OTHELLO — Adjusting for a new elementary school layout, communication, school security and cybersecurity were among the topics discussed at an Othello School Board question-and-answer session Monday evening.
Board chair Rob Simmons said the Q&A grew out of the public comment session at regular school board meetings. District patrons had questions, he said, but the public comment session really isn’t set up to answer them, at least not during the meeting. The Q&A was designed to give board members and school officials time to provide answers.
The district’s impending move to a kindergarten- through-eighth-grade model was the subject of a lot of questions. District patrons asked about reconfiguring the buildings, how the middle school-age kids would be separated from the primary grades, and how much it would cost.
District superintendent Chris Hurst and assistant superintendent Pete Perez said some details are still being worked out. The grade schools are being assessed to see what changes are necessary (counter heights in some classrooms, for example), and Simmons said the board has asked for a list of the changes. In answer to a question about the cost and its effect on taxes, Simmons said the only way property taxes could be increased is through a levy or a bond, either of which would have to be approved by voters.
In answer to a question about separating kids in different grades, Hurst said that is a concern for parents, and there are ways to address that. Some K-8 schools have a staggered start, where kindergarten through second grade classes start earlier than third through fifth grade (or sixth through eighth grade) classes. Different grades can be housed in different parts of the building, and some schools assign staff to keep kids from mixing, among other things, he said.
District officials have started committees to work on different parts of the transition, and community members are invited to join those, Hurst said.
In answer to a question from Sheila Simmons about security, and a possible follow-up to the community meeting on security in March, board member Ken Johnson said the board has discussed a second town meeting. District employees are looking at a lot of school security options and initiatives, Johnson said, and “we want to make sure that they’re prepared to answer all those questions (from the community).” In addition, a group is being founded to help identify kids who might be at risk or in crisis, Johnson said.

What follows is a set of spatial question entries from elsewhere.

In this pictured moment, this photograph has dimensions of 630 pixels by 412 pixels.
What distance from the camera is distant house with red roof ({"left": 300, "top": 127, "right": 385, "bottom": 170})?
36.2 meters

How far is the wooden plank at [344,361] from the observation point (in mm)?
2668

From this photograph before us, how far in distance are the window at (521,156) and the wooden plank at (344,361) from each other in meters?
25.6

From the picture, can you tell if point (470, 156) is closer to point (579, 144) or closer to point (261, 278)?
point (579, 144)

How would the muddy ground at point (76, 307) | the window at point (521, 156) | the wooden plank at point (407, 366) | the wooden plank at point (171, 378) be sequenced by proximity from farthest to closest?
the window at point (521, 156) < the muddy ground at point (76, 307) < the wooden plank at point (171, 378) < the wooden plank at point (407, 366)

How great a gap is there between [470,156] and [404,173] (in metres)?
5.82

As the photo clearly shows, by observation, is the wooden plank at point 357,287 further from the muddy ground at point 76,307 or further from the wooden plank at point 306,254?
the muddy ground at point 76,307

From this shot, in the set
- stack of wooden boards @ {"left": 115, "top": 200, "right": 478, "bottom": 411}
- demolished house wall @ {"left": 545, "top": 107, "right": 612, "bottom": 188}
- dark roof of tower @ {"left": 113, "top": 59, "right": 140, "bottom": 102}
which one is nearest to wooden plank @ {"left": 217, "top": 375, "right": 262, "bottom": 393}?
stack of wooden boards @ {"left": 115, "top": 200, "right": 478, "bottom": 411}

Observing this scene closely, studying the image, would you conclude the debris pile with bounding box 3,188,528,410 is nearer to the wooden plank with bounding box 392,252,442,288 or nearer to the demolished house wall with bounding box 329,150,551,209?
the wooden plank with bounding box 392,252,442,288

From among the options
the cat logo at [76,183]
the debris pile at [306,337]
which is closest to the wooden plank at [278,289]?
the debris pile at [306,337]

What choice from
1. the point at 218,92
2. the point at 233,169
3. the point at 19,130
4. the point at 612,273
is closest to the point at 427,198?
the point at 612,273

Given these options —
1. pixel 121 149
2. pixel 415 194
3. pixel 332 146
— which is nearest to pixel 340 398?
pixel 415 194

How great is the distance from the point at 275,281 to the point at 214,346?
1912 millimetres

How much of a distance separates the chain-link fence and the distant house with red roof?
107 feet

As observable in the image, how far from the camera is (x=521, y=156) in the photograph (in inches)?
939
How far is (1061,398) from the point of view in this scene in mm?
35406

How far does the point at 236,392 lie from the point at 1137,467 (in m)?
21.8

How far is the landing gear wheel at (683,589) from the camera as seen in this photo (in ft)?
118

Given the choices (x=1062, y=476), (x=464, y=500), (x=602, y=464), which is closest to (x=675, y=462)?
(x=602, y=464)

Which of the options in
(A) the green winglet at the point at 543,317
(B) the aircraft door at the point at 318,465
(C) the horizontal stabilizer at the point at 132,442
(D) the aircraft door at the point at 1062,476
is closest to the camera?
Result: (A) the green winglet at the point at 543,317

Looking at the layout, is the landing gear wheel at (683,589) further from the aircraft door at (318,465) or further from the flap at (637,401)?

Second-grade teacher Robin Cluff asked about cybersecurity. She’s had to change practices in her classroom to ensure kids don’t end up on unsuitable websites, she said. She asked what district officials are doing to enhance security. Perez explained the district is adding new technology, which up until now has been focused on middle school and high school. Currently there’s discussion about counselor training and other options at the grade school level, he said. The key, however, is for school officials and classroom teachers to work with parents, Perez said.